For each $$s_i \in S$$ there is exactly one equation such that:
$x_{k_1} + x_{k_1} + \dots + x_{k_n} = v_n^0$ where $${k_1} , {k_1} , \dots , {k_n}$$ are the indices of the switches $$s_k \in D_n$$

Such a reduction to linear equation system has complexity of $$\mathcal{O}(n^2)$$, and solution of that system is $$\mathcal{O}(n^3)$$.

##### Applying Solution to Example Game

Remember the example game instance above.
We have 3 switches: $$s_1, s_2, s_3$$.

$$v_1^0 = 1, v_2^0 = 0, v_3^0 = 0$$

$$C_1 = \{ s_1, s_2, s_3 \}$$
$$C_2 = \{ s_1, s_2 \}$$
$$C_3 = \{ s_2, s_3 \}$$

$$D_1 = \{ s_1, s_2 \}$$
$$D_2 = \{ s_2, s_3 \}$$
$$D_3 = \{ s_2, s_3 \}$$

Hence we have the equation system: $x_1 + x_2 = 1$ $x_1 + x_2 + x_3 = 0$ $x_1 + x_3 = 0$

With solutions:
$$x_1 = 1, x_2 = 0, x_3 = 1$$
Therefore, one should toggle $$s_1$$ and $$s_3$$ in order to complete the game.

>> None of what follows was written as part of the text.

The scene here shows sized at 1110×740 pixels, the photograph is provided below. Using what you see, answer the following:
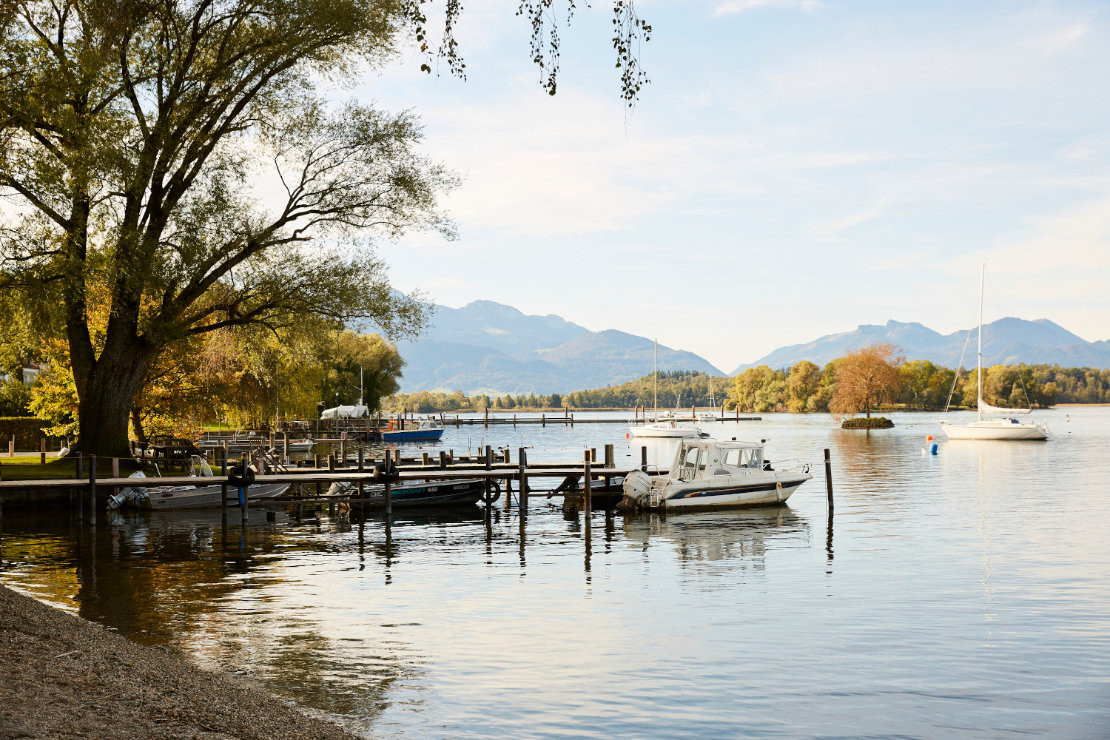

##### Uniqueness of The Solution

The solution is not necessarily unique. For example game configuration may lead to a equation system such as: $x_1 + x_2 = 1$ $x_1 + x_2 = 1$ Obviously there are two possible solutions in this case.
$$(x_1, x_2) = \{(0, 1), (1, 0)\}$$
However solution which has the minimum number of $$1$$'s in it is always optimal.

##### Proof of Optimality

The proposed solution is trivially optimal, because the system is defined over a finite field $$GF(2)$$, and therefore values of the $$x_n$$ is either zero or one. That is, there is no redundancy by Proposition (1).

Also if there is more than one solution of the equation system, the optimal solution of the equation system is the optimal solution of the game.

##### Existence of The Solution

The game instance has a solution if and only if generated linear equation system over a finite field $$GF(2)$$ has a solution.